May 1998 JOURNAL OF THE CALIFORNIA DENTAL ASSOCIATION
Dr. Bob
--

The Dental Auxiliary's Job Manual

Robert E. Horseman, DDS




Article copyright 1998 Robert E. Horseman, DDS.

Congratulations! Throwing caution to the winds, you have chosen a career in dentistry as your personal road to happiness and early retirement. By carefully following the information given in this manual, you will be assured of achieving your goals and rapidly rising to the top of a fulfilling career.

The Interview

You have two things going for you:

* The law prevents the interviewer from asking personal questions to which you would normally have to plead the Fifth; and

* The office desperately needs you, or it wouldn't have run an ad in the first place.

As a with-it practitioner of hipness, determine quickly if black lipstick and matching two-inch nails are permitted along with big hair and four-inch spike heels. If not, maybe you don't want to work for people this retro. Be sure to ask about profit-sharing plans, when your first vacation starts, and what time morning and afternoon breaks begin.

How to Dress

Before the current infection-control mania, an assistant's garb consisted of white pants and any kind of a patterned blouse that would disguise the presence of colorful impression material and centrifugally applied prophy paste. Today, a hole cut in the bottom of an OSHA-approved 33 gallon trash bag in an attractive dark olive shade with cutouts for the arms will do nicely. Shoes, such as those worn by Michael Jordan during NBA playoffs, are preferred. These will cost upwards of $150 and resemble Mardi Gras floats.

The First Days

There are at least 100,000 practicing dentists in this country. Each one of them has his special way of doing things and covertly thinks the other 99,999 are hopelessly wrong. To make sure he is correct in this assessment of his colleagues, he will pay $295 to attend a course where another dentist shows him his way. There is no reason for you to accustom yourself to your new dentist's methods, which are subject to capricious changes anyway. Be sure to point out how things were done in the office you just left. Begin by going through the drawers and cabinets and rearranging instruments and supplies to suit yourself. This has the effect of presenting you as an industrious asset to the practice out to make the other employees look like chopped liver. It also elevates you to a power position, being the only person who knows where anything is.

Dealing With Other Personnel

In the eyes of the other people in the office, you are the New Kid on the Block and, as such, subordinate to them. To level the playing field, you must begin to ingratiate yourself with the boss immediately, otherwise the senior players will walk all over you and you'll be the New Kid forever. Calling him "Doctor" every other sentence and cleaning all the outside windows during your lunch hour will show the other personnel that you mean business and are not to be trifled with. Conduct yourself professionally, but with a certain elan; Anna Nicole Smith would be a good role model.

The Front Desk

Power corrupts and absolute power begins at the front desk. Initiate your assault on the front desk position early. Like the Maginot Line, it can be easily outflanked by any scruples-deficient underling on the way up. This is what you want to be, not somebody's handmaiden. The rest of the staff are human beings with the same needs as you and they want to get ahead just like you do, so they are not to be trusted. But there's only room at the top for one Alpha Gal and you don't want to be detained by a gaggle of overachievers jockeying for your job.

You do this by mastering the computer and the operating software for the practice so thoroughly that you can insert your own variations and delete the payroll records of the other employees. Now who is the subordinate?

Onward and Upward

Two months on the job and with perseverance and perfidy you've reached the top -- or have you? Sure, you arrange the schedules so you're out by 4:30 p.m. regardless. Insurance companies and laboratories know and respect you like Leona Helmsley. Supply people and manufacturer reps genuflect and kiss your ring. Moxie and chutzpah you've got. Is there more?

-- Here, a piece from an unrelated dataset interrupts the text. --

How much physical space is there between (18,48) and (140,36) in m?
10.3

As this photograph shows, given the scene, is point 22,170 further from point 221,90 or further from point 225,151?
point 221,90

You bet your sweet hard drive!

You are an upwardly mobile person with your back to the wall, reaching for the brass ring with your ear to the ground, your nose affixed to the grindstone, and your eye on the 401(k). Uncomfortable as that may be, you recognize that your employer is in way over his head with the business end of the practice. It's not the reason he became a dentist.

Here's What You Do

You make an offer to buy him out. Yes! Do this on a day when you've overbooked him with loose bridges, denture patients who want a refund, and obnoxious kids under the age of 3. All he can think of is carpe diem. It'll be like a free all-expenses-paid three-week trip to Bora Bora, he fantasizes, and bingo! the place is yours.

Publisher's Warning

Twenty-five thousand copies of this manual have been sold. We would be remiss not to advise you to watch your back. Change the computer password daily and never leave for lunch. Beware the obsequious toadying new employee and be sure to get a signed covenant from her to not compete.